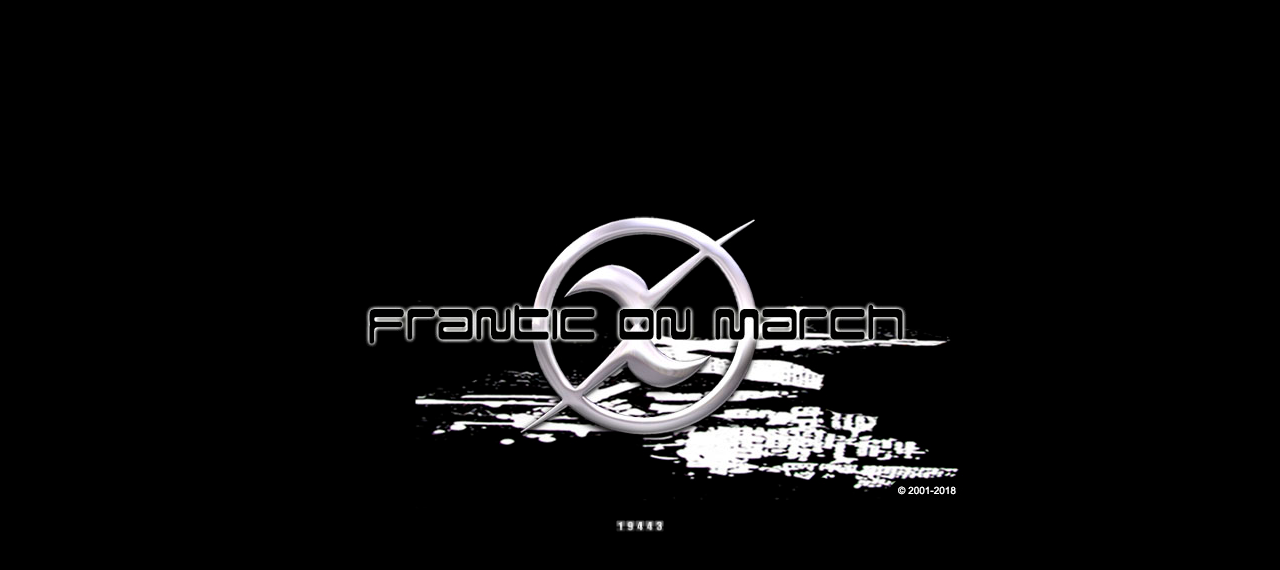

--- FILE ---
content_type: text/html
request_url: http://franticonmarch.de/
body_size: 2392
content:
<head>
   <title>Frantic on March - Metal Band aus Lörrach, nähe Basel</title>
   <meta http-equiv="Content-Type" content="text/html; charset=iso-8859-1">
      <META NAME="TITLE" CONTENT="frantic on march - homepage">
      <META NAME="DESCRIPTION" CONTENT="Hier ist die Homepage der Band Frantic on March. Wenn Du auf Metal/Crossover, fetten Gitarrensound stehst,  
      dann bist Du genau hier an der richtigen Adresse !!!">
      <META NAME="KEYWORDS" CONTENT="franticonmarch, frantic on march, lörrach, rockband, metal, heavy, crossover, musik, german, deutsch, band, myspace,
      homepage, hochrhein, sueddeutschland, f.o.m., frantic, on, march, probe, news, death, nolimitdesign, no limit design, webdesign, gestaltung, 
      proberaum, doom, fette Gitarren, heavy-metal, web, werbung, medien, Flash, praesenz, layout, info, news, links, Bad Säckingen, Freiburg, internet">
      <META NAME="OWNER" CONTENT="contact@franticonmarch.de">
      <META NAME="author" CONTENT="frantic on march">
      <META NAME="publisher" CONTENT="no limit design">
      <META NAME="copyright" CONTENT="frantic on march">
      <META HTTP-EQUIV="EXPIRES" CONTENT="01.02.2009">
      <META HTTP-EQUIV="CONTENT-LANGUAGE" CONTENT="Deutsch">
      <META HTTP-EQUIV="VW96.OBJECT TYPE" CONTENT="Homepage">
      <META NAME="RATING" CONTENT="Alle">
      <META NAME="ROBOTS" CONTENT="index,follow">
      <META NAME="REVISIT-AFTER" CONTENT="30 Days">

   </head>
<body bgcolor="#000000" text="#FFFFFF" scroll="auto" leftmargin="0" topmargin="0" marginwidth="0" marginheight="0">
<table width="100%" border="0" cellspacing="0" cellpadding="0" height="100%" align="center">
  <tr>
    <td>    <table width="650" align="center" cellspacing="0">
      <tr>
        <td><img src="picture/start.jpg" alt="welcome to frantic on march" width="650" height="330" border="0" usemap="#dt" href="#"></td>
      </tr>
      <tr>
        <td><div align="center"><img src="http://counter8.01counter.com/private/besucherstatistiken.php?c=23a35e181eb4ceaeb57c011aa8063e28" width="48" height="12" border="0"></div></td>
      </tr>
    </table></td>
  </tr>
</table>
<map name="dt" id="dt">
  <area shape="poly" coords="36,20" href="#">
  <area shape="poly" coords="31,21,625,21" href="#">
  <area shape="poly" coords="122,263" href="#">
  <area shape="rect" coords="15,11,640,319" href="dt/news.html">
</map>
</body>
</html>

- **Directions**:
From the material above, set down exactly the lines between the line holding "<title>Frantic on March" and the line holding "dann bist Du", inclusive. Include nothing else.

- **Expected answer**:
   <title>Frantic on March - Metal Band aus Lörrach, nähe Basel</title>
   <meta http-equiv="Content-Type" content="text/html; charset=iso-8859-1">
      <META NAME="TITLE" CONTENT="frantic on march - homepage">
      <META NAME="DESCRIPTION" CONTENT="Hier ist die Homepage der Band Frantic on March. Wenn Du auf Metal/Crossover, fetten Gitarrensound stehst,  
      dann bist Du genau hier an der richtigen Adresse !!!">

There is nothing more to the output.